Un accord pour combler des lacunes

Améliorer la prise en charge des personnes handicapées par une coopération transfrontalière : tel est l'objectif de l'accord-cadre signé par les autorités françaises et wallonnes en décembre 2011 et entré en vigueur en mars 2014.

"Cet accord permettra tout d'abord une meilleure connaissance du nombre et de la situation des personnes handicapées concernées", expliquait Philip Cordery, député et rapporteur de ce dossier à l’Assemblée nationale française, lors d'un récent colloque consacré à la coopération transfrontalière dans le domaine de la santé (1). Les autorités françaises espèrent ainsi disposer d'un cadastre leur permettant d'avoir une vision plus complète de l'impact financier dans ce secteur. Pour l'heure, en effet, seules les dépenses relatives aux mineurs et relevant de l’assurance maladie française sont connues. La situation est moins transparente pour les adultes qui dépendent de plus de 40 départements.

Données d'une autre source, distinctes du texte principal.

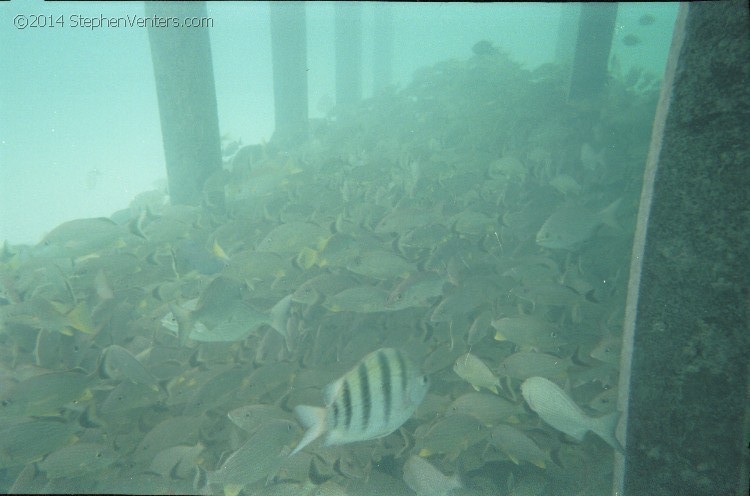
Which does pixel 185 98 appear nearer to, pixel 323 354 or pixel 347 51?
pixel 323 354

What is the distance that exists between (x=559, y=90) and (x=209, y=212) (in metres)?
8.21

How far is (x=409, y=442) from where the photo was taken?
236 centimetres

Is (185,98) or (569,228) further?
(185,98)

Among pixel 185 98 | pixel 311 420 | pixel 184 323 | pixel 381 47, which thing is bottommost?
pixel 184 323

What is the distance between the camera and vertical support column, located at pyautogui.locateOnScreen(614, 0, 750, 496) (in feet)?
5.18

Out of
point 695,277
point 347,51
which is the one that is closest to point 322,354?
point 695,277

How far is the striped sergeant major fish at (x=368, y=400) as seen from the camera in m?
1.64

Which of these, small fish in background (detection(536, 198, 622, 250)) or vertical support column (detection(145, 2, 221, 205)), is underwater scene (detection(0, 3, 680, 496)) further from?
vertical support column (detection(145, 2, 221, 205))

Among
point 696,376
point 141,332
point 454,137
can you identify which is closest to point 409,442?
point 696,376

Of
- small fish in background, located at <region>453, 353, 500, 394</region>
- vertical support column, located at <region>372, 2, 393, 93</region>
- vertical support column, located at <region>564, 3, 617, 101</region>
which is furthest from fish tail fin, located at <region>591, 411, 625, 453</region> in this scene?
vertical support column, located at <region>372, 2, 393, 93</region>

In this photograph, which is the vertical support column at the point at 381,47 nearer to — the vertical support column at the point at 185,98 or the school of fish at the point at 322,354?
the vertical support column at the point at 185,98

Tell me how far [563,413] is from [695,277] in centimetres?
92

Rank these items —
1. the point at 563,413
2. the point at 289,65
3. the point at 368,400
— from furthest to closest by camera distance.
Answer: the point at 289,65 < the point at 563,413 < the point at 368,400

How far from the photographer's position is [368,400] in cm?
165
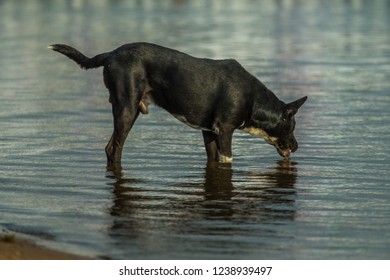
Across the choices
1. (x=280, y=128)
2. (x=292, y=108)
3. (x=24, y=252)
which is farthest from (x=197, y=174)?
(x=24, y=252)

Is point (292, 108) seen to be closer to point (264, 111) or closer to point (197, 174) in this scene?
point (264, 111)

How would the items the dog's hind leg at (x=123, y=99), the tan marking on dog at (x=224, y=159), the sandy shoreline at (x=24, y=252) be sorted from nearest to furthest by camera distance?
1. the sandy shoreline at (x=24, y=252)
2. the dog's hind leg at (x=123, y=99)
3. the tan marking on dog at (x=224, y=159)

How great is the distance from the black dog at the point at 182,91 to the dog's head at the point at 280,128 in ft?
0.39

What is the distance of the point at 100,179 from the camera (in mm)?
14109

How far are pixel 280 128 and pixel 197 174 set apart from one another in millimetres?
1477

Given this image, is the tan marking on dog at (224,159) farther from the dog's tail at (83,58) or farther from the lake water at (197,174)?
the dog's tail at (83,58)

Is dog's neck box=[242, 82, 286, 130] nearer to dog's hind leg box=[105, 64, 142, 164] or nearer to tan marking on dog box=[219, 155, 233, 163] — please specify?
tan marking on dog box=[219, 155, 233, 163]

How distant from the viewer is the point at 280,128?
1550cm

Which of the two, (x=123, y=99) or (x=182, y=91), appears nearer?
(x=123, y=99)

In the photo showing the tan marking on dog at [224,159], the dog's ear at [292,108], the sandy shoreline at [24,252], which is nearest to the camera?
the sandy shoreline at [24,252]

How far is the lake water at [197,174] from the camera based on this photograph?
436 inches

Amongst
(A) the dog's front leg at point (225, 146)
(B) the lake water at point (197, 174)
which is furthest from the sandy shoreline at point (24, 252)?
(A) the dog's front leg at point (225, 146)

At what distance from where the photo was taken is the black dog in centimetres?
1481

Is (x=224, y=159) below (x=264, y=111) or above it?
below
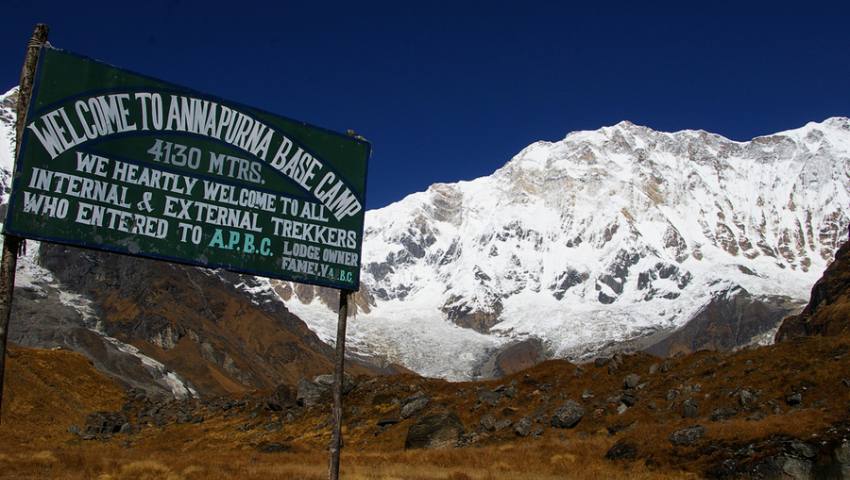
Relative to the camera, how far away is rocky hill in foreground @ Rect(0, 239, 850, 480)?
2167 centimetres

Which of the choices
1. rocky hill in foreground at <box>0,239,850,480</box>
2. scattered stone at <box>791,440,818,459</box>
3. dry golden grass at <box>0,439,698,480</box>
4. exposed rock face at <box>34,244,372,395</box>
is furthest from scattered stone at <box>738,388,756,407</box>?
exposed rock face at <box>34,244,372,395</box>

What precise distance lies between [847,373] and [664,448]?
1062cm

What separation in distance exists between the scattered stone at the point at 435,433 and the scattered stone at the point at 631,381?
1155 centimetres

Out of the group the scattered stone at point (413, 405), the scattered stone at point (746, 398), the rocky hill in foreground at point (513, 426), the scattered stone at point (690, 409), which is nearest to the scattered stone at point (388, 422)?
the rocky hill in foreground at point (513, 426)

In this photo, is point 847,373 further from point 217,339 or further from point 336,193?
point 217,339

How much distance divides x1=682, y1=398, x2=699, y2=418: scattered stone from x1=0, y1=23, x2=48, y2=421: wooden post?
29.3 meters

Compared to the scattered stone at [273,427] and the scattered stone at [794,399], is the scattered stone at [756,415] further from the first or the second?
the scattered stone at [273,427]

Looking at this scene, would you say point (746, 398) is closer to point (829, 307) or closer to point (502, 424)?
point (502, 424)

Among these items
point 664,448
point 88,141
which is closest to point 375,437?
point 664,448

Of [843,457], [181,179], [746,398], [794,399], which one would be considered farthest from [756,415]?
[181,179]

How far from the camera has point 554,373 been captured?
1981 inches

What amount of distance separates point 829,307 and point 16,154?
123m

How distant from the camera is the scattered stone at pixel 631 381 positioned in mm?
41906

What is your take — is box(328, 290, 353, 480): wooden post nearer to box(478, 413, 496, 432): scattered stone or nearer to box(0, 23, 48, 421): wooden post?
box(0, 23, 48, 421): wooden post
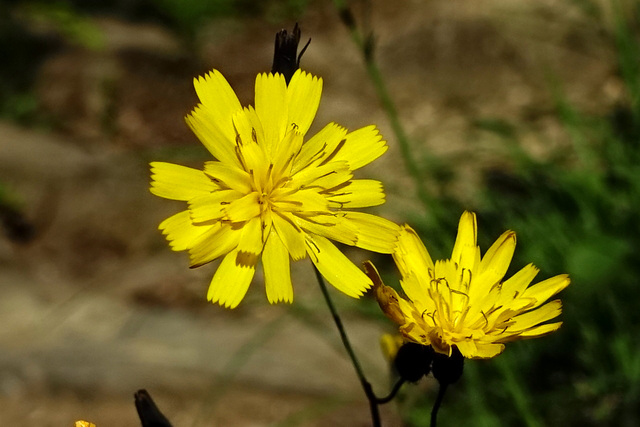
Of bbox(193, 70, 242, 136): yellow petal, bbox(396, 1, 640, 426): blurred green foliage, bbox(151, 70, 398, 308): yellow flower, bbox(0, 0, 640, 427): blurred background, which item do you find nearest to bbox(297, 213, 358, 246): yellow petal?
bbox(151, 70, 398, 308): yellow flower

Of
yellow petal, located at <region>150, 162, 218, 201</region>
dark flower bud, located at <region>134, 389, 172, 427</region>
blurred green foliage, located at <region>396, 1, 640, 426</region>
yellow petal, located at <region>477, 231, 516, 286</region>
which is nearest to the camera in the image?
dark flower bud, located at <region>134, 389, 172, 427</region>

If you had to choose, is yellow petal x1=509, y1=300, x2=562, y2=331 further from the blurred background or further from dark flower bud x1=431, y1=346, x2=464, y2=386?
the blurred background

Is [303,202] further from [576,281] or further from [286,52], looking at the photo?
[576,281]

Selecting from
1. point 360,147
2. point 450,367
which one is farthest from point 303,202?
point 450,367

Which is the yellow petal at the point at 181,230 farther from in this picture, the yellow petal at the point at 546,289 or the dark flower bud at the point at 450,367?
the yellow petal at the point at 546,289

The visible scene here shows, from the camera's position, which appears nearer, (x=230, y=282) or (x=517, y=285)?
(x=230, y=282)

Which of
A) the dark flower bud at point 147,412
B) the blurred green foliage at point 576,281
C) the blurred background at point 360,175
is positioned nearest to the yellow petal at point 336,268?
the dark flower bud at point 147,412
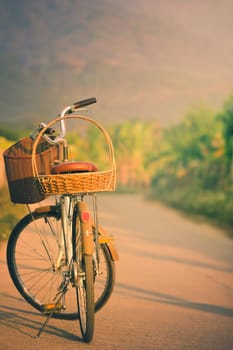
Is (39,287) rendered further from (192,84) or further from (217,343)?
(192,84)

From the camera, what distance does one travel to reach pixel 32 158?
3.98 metres

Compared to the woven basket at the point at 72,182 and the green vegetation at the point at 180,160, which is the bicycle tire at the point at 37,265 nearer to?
the woven basket at the point at 72,182

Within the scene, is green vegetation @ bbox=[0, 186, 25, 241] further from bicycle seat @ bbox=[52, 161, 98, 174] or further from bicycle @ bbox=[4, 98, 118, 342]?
bicycle seat @ bbox=[52, 161, 98, 174]

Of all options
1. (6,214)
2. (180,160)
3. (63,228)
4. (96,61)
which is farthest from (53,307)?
(96,61)

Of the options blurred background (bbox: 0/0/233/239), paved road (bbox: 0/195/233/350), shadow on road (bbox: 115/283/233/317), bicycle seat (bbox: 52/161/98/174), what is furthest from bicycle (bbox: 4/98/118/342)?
blurred background (bbox: 0/0/233/239)

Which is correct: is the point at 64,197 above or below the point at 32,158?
below

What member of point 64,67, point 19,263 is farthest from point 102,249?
point 64,67

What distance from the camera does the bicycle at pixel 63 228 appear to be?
3.86m

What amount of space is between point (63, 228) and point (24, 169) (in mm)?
490

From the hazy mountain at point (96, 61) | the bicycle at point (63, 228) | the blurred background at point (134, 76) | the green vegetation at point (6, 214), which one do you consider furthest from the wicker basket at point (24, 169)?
the hazy mountain at point (96, 61)

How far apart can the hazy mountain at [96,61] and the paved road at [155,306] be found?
35.7 meters

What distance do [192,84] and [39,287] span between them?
1910 inches

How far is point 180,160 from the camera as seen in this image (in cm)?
2100

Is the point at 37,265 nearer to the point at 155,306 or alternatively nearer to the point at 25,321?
the point at 25,321
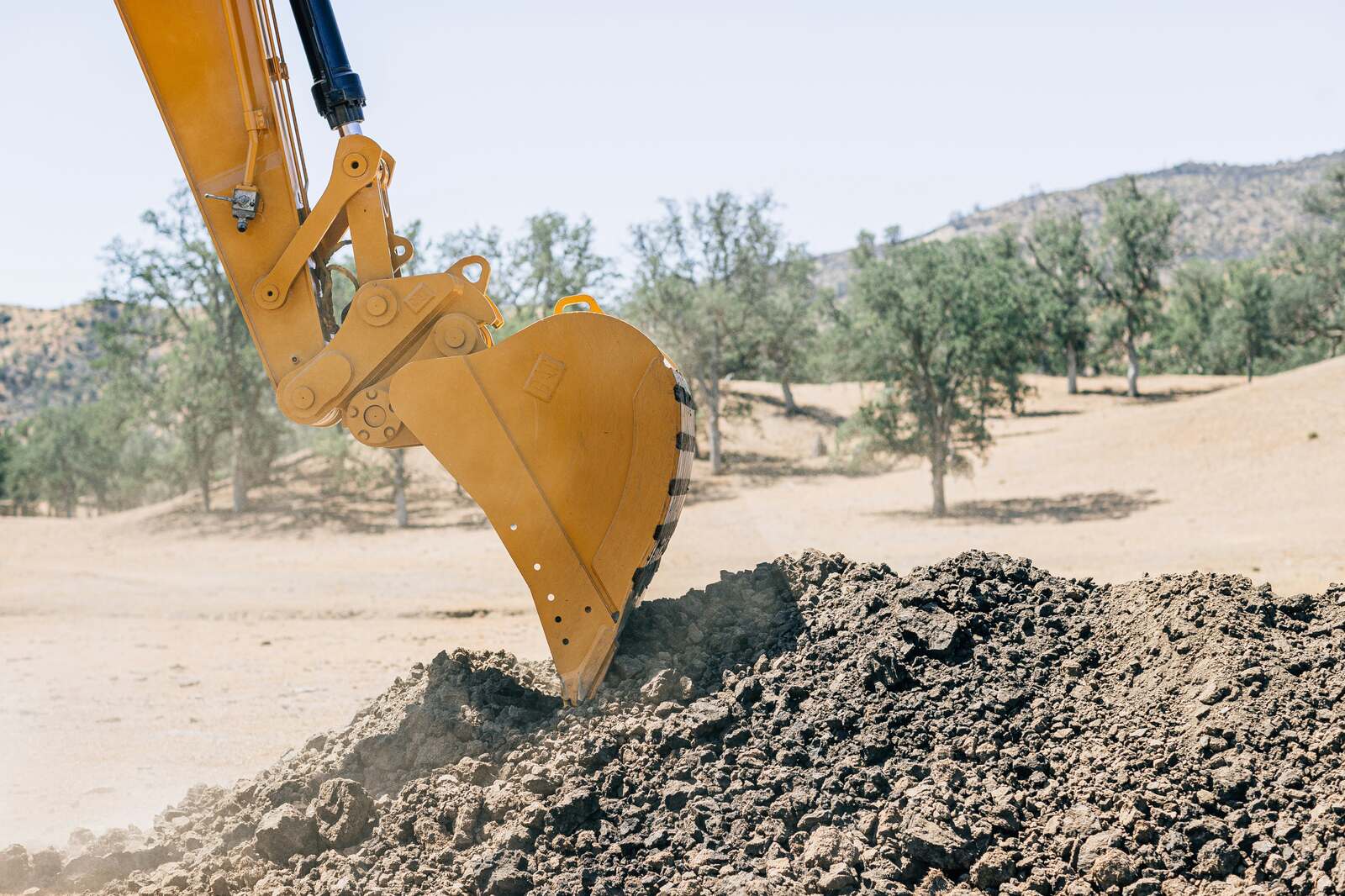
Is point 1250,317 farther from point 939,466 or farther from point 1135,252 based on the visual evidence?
point 939,466

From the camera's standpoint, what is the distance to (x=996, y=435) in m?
34.5

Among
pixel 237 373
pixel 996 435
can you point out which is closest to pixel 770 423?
pixel 996 435

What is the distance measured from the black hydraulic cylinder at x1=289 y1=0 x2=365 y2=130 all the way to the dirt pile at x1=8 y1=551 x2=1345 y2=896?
3222mm

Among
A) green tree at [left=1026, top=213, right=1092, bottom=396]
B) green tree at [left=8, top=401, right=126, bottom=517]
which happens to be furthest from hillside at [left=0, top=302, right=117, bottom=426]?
green tree at [left=1026, top=213, right=1092, bottom=396]

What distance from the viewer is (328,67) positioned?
20.6 ft

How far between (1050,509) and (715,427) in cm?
1161

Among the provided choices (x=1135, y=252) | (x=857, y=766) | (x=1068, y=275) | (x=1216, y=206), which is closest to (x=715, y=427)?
(x=1135, y=252)

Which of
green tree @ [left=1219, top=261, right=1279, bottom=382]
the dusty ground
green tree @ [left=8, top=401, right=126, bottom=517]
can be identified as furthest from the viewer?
green tree @ [left=8, top=401, right=126, bottom=517]

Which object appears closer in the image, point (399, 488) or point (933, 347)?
point (933, 347)

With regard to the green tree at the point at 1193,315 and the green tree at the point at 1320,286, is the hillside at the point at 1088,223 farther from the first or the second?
the green tree at the point at 1320,286

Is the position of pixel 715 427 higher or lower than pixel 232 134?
lower

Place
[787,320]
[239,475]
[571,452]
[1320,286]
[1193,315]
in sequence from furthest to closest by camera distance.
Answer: [1193,315] → [1320,286] → [787,320] → [239,475] → [571,452]

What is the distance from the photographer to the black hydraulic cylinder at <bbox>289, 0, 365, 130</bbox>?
20.5ft

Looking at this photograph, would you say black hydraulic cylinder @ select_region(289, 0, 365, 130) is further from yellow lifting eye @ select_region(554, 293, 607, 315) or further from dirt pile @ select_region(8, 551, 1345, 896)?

L’instauration d’inspections conjointes dans les établissements constitue le deuxième grand axe de cet accord-cadre. Celles-ci débutent dès ce mois de janvier 2015. "On en effectuait par le passé mais le fait de nous coordonner et de rassembler nos ressources est positif", précise Simon Baude, directeur audit et contrôle à l'Awiph. Le défi sera, pour les services d'inspection, de fixer des exigences et critères de qualité communs. Car les points de vue ne sont pas toujours identiques, certains, du côté français, étant davantage préoccupés par les aspects médicaux et hygiénistes de la prise en charge que les Wallons, particulièrement attentifs au projet pédagogique et aux activités qui favorisent l'inclusion sociale.

Enfin, l’accord-cadre ambitionne, dans le domaine financier, de clarifier les conventionnements entre les pouvoirs subsidiants français et les établissements wallons. Actuellement, la situation est très complexe avec des conventions qui ne sont pas harmonisées et des traitements financiers parfois très différents d'un département français à l'autre. L’objectif est de rationaliser et de rendre transparentes les démarches de ces Français. Une Commission veillera à ce que les administrations développent un modèle type de convention fixant ainsi un tronc commun en matière de subventions et de règles d’utilisation de ces financements.